Se il sistema politico americano fosse una banca non c’è dubbio che i continui stress test a cui lo sottopone il presidente Donald Trump sarebbero una prova della sua robustezza, quanto meno finché non arriverà il crack.

La dichiarazione di una «emergenza nazionale» palesemente inesistente per finanziare la costruzione di un breve tratto di muro al confine con il Messico sarà nelle prossime settimane un’ulteriore prova per verificare se la Costituzione degli Stati uniti resiste al demagogo dal ciuffo arancione, o se invece Trump e i repubblicani avranno la meglio.

Il punto di partenza sulla vicenda del muro è la questione di chi abbia il potere di deliberare su tasse e spese. L’articolo 1 della Costituzione, sezione 9, è molto chiaro: «Nessuna somma potrà essere pagata dal Tesoro se non in conseguenza di stanziamenti disposti per legge» e le leggi di bilancio sono materia di competenza del Congresso. L’amministrazione Trump sostiene che gli stanziamenti sono già stati approvati e che le somme di cui si sta discutendo, circa 8 miliardi di dollari, sarebbero semplicemente spostate da alcune voci di bilancio ad altre in base alla legge sui poteri del presidente in caso di emergenza.

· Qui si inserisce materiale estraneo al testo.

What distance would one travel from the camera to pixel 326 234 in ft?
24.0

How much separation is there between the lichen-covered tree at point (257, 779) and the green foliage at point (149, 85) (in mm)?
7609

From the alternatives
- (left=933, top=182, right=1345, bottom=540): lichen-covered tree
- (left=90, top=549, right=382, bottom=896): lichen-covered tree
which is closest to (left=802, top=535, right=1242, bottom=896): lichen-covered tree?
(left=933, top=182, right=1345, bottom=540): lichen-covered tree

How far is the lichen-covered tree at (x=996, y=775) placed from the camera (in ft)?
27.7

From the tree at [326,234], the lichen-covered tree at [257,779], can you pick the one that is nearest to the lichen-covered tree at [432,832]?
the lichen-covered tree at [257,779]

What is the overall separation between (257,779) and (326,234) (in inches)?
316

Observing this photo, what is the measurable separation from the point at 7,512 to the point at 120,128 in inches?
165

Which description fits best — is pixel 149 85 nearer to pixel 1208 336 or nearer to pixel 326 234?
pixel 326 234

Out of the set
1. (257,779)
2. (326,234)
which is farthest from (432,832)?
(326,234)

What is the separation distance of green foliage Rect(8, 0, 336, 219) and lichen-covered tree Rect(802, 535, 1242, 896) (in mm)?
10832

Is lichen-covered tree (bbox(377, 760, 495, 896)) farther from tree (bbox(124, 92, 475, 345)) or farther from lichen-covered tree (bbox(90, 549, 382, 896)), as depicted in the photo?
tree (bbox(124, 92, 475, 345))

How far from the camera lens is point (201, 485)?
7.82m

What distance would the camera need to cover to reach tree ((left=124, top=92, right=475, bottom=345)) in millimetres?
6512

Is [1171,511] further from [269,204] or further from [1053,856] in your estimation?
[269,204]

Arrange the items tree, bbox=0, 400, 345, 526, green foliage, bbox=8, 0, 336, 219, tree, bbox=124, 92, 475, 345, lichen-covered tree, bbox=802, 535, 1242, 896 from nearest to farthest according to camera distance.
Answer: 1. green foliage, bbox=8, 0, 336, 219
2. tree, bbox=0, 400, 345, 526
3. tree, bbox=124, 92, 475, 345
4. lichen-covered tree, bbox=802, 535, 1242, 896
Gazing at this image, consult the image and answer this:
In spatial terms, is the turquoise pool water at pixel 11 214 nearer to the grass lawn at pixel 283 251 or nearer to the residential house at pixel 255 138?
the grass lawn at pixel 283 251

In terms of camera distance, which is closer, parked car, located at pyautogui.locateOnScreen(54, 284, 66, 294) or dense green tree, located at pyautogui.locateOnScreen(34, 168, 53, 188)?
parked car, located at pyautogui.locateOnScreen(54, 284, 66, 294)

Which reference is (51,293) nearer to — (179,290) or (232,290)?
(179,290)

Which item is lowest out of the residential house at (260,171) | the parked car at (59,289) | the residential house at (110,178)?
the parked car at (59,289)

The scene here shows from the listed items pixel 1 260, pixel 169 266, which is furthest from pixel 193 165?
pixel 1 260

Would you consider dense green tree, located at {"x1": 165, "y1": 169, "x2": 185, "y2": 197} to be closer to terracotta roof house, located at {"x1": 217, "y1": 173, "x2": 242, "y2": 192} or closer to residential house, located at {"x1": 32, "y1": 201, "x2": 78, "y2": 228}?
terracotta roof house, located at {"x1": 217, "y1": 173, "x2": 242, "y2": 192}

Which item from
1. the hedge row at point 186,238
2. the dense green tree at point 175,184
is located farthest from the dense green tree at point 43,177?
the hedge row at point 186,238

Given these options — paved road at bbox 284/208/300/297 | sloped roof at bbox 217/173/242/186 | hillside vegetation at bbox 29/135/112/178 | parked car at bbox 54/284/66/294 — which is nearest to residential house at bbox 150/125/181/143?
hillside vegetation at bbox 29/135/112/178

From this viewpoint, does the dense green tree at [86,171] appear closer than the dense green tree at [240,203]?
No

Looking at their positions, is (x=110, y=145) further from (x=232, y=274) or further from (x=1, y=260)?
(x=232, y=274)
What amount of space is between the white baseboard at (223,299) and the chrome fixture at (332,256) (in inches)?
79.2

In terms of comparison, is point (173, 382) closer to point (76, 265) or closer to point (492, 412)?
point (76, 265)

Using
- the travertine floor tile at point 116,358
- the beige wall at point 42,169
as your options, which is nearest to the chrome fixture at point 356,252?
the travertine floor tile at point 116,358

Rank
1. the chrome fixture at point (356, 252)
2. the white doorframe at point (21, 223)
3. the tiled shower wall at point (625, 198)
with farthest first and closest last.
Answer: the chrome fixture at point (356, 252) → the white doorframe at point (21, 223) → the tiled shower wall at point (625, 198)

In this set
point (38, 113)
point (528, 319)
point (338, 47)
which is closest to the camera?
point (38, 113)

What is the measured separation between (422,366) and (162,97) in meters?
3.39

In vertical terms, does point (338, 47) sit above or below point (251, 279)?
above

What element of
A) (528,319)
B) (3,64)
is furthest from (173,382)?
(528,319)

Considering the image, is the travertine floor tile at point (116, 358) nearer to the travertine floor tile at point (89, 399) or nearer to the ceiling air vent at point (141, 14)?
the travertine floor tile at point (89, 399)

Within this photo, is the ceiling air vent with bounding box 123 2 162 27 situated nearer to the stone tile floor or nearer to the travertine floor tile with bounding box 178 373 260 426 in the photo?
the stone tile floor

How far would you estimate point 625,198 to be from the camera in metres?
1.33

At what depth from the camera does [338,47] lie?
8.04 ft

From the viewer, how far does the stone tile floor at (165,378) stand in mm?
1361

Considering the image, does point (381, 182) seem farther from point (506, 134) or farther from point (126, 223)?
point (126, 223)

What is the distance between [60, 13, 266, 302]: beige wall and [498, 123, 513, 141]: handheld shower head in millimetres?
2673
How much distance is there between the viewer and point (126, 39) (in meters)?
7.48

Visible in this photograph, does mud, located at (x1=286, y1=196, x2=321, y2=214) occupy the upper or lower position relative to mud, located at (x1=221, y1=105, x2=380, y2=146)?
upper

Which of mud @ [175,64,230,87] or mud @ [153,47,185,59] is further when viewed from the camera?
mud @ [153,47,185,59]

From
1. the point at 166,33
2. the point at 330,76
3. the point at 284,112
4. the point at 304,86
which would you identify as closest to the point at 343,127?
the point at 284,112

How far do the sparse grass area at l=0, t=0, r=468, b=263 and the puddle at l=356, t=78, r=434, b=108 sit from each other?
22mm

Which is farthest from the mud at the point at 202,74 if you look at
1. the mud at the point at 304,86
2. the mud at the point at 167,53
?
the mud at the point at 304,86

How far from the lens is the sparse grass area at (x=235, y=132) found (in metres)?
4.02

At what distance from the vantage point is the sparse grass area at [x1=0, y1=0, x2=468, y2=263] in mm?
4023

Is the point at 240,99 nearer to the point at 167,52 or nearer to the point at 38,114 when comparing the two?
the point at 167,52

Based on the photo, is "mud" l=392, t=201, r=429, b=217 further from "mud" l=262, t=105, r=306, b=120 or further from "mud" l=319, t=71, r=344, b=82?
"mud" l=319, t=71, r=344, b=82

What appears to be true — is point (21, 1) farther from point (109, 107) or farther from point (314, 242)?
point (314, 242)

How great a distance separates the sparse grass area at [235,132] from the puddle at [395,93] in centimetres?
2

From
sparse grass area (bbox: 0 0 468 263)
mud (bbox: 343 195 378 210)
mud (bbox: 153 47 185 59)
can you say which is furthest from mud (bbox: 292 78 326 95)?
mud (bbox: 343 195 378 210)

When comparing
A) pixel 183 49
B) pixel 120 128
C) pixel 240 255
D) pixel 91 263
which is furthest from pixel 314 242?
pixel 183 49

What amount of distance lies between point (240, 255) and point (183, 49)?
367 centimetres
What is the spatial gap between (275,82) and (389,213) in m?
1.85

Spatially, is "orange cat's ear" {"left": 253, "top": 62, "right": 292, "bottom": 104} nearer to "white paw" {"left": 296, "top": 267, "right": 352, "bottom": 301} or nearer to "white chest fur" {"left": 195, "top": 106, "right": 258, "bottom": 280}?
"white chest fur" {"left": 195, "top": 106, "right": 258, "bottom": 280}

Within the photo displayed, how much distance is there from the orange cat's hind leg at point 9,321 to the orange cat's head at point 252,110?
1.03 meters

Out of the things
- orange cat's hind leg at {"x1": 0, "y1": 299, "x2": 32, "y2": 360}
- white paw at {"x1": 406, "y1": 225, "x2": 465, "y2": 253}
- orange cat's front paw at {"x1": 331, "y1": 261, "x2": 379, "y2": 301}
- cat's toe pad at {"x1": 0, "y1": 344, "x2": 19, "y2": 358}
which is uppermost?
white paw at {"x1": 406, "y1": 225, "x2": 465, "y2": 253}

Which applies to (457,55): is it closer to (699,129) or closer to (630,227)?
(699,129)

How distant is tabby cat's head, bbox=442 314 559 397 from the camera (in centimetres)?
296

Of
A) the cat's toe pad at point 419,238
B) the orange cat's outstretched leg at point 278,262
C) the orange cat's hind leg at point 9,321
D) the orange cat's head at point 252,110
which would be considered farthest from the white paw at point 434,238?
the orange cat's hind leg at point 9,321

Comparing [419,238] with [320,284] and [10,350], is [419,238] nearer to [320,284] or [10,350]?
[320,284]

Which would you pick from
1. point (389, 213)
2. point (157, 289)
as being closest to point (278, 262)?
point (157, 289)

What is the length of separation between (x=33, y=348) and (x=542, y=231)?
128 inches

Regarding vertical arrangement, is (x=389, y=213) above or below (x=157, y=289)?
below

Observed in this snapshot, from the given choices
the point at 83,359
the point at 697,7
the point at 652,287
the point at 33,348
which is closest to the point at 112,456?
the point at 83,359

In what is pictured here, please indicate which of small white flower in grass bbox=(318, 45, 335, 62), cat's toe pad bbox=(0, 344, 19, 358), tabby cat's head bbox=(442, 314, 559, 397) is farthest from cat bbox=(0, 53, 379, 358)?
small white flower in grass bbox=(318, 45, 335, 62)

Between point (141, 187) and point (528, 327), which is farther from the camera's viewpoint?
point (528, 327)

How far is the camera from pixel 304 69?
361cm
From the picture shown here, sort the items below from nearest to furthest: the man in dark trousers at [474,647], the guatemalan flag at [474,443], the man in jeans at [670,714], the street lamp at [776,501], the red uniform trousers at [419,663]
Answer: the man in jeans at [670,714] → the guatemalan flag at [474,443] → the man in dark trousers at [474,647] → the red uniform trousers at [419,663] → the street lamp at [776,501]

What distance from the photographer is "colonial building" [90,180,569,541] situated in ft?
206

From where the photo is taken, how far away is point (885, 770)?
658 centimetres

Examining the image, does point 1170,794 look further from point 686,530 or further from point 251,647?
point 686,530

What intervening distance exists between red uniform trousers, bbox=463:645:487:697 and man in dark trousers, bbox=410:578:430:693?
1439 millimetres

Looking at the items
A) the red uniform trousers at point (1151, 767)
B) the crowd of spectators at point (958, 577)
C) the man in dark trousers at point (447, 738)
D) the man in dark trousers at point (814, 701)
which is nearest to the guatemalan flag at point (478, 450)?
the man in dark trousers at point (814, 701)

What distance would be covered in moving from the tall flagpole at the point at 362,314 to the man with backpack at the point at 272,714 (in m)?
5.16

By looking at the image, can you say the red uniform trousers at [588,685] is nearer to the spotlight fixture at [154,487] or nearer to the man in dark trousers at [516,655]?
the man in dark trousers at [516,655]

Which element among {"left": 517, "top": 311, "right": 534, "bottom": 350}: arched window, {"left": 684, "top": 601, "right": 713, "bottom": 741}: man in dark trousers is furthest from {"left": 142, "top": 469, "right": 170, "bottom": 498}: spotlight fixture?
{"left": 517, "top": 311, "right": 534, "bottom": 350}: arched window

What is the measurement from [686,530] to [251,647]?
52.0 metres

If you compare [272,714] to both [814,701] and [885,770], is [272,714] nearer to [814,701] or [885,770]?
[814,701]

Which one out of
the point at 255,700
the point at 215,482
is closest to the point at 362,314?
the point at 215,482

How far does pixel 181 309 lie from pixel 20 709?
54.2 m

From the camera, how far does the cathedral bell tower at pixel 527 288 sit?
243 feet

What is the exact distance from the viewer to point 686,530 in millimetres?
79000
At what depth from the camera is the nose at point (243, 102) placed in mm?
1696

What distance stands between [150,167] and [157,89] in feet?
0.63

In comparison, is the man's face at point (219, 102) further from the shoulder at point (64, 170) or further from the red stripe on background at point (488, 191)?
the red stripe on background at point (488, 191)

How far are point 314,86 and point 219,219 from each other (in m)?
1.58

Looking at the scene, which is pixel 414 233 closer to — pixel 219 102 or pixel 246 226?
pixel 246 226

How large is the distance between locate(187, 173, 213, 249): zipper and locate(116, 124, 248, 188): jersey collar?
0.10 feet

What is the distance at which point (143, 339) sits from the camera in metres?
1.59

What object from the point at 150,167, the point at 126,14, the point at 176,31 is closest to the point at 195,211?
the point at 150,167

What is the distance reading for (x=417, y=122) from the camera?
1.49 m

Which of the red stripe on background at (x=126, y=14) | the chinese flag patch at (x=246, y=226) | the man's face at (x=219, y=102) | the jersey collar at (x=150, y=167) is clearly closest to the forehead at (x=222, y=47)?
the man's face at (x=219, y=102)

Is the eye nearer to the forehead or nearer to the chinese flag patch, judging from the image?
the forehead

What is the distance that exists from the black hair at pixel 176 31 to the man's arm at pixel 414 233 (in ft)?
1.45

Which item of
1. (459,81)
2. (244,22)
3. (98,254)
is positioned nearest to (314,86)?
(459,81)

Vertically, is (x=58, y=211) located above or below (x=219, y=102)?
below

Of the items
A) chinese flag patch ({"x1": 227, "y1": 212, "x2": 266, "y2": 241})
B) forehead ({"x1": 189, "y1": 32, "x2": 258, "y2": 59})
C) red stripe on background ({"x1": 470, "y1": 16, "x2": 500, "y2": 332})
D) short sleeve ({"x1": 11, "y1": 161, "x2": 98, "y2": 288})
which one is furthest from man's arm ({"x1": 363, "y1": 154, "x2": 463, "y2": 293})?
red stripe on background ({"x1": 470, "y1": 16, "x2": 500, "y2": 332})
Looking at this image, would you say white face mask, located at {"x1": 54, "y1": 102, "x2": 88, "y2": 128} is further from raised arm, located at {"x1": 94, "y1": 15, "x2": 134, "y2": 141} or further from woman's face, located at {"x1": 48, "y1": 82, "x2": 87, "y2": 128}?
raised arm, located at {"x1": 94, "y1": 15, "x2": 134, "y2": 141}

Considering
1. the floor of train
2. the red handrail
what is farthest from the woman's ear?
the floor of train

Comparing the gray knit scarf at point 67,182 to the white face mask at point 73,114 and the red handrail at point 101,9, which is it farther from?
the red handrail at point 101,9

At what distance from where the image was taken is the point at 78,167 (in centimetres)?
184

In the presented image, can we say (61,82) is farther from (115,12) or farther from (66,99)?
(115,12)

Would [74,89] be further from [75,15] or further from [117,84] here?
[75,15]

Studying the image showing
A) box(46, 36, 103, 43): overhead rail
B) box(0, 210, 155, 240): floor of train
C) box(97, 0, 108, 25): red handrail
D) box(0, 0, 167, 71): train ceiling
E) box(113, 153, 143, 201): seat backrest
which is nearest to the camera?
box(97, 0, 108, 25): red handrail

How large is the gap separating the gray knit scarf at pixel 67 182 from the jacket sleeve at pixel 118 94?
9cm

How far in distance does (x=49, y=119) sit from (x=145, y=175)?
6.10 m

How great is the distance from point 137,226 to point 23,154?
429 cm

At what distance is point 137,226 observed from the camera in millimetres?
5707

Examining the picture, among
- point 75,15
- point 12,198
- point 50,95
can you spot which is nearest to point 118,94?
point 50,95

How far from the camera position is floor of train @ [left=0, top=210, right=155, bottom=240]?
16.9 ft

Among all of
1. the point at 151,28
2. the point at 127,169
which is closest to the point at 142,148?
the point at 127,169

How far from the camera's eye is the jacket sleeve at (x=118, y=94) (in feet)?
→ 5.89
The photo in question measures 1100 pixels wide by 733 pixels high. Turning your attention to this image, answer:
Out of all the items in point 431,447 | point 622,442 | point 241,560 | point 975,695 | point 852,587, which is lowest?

Questi poteri, tuttavia, sono sostanzialmente limitati ai casi di operazioni militari in corso, o imminenti, non certo per una presunta invasione di migranti, o di carichi di stupefacenti, attraverso il Rio Grande. L’azione di Trump è quindi una palese violazione del principio della separazione dei poteri, anche se arriva dopo una lunghissima fase in cui il Congresso americano ha sostanzialmente abdicato al suo ruolo a favore di presidenti-monarchi.

Per i costituzionalisti, a confronto con i dettagliati poteri del Congresso elencati nell’articolo 1 della Costituzione, le prerogative esclusive del presidente precisate nell’art. 2 appaiono assai modeste: il giudizio di due politologi come Thomas Mann e Norman Ornstein è che: «I costituenti volevano fosse chiaro che il Congresso era il primus inter pares fra i tre poteri dello Stato».

Trump, come molti presidenti prima di lui, in particolare durante la guerra fredda, rivendica la necessità di decisioni rapide ed efficaci, in particolare per quanto riguarda la sicurezza nazionale, ma ignora quanto appare chiaro ai giuristi: «La dottrina della separazione dei poteri fu adottata dalla convenzione del 1787 non per promuovere l’efficienza ma per impedire l’esercizio arbitrario del potere. Lo scopo non era quello di evitare frizioni ma, attraverso le inevitabili frizioni che caratterizzano la distribuzione dei poteri di governo in tre dipartimenti, salvare il popolo dall’autocrazia». Questo è un celebre passo dell’opinione del giudice Brandeis nella sentenza della Corte Suprema Myers v. United States, del 1926.

Nel caso di Trump non c’è dubbio che abbia una vocazione naturale all’autocrazia, come dimostrano i numerosi casi in cui i suoi provvedimenti sono stati bloccati dai giudici federali: il primo fu il divieto di ingresso negli Stati uniti a tutti i cittadini di sette paesi di religione islamica. Poche settimane dopo, Trump minacciava di imporre dazi contro specifiche aziende che avevano delocalizzato all’estero i loro stabilimenti (anche in questo caso si trattava di poteri riservati al Congresso e comunque da esercitare in forma non discriminatoria). Infine, Trump minacciava di privare della cittadinanza americana i figli di migranti nati sul territorio degli Stati uniti, in palese violazione del XIV emendamento.

Il presidente autocrate sa che anche il giudizio sui suoi trucchetti contabili per permettere la costruzione del muro finirà davanti ai giudici e ha addirittura anticipato la possibilità di giudizi negativi in primo grado e in appello, dichiarandosi però fiducioso di una sentenza favorevole quando il caso arriverà alla Corte Suprema.

È possibile che vada effettivamente così: oggi il massimo organo del potere giudiziario ha una maggioranza di giudici apparentemente disposti a fargli da tappetino. Sarà questo il prossimo stress test per la democrazia americana.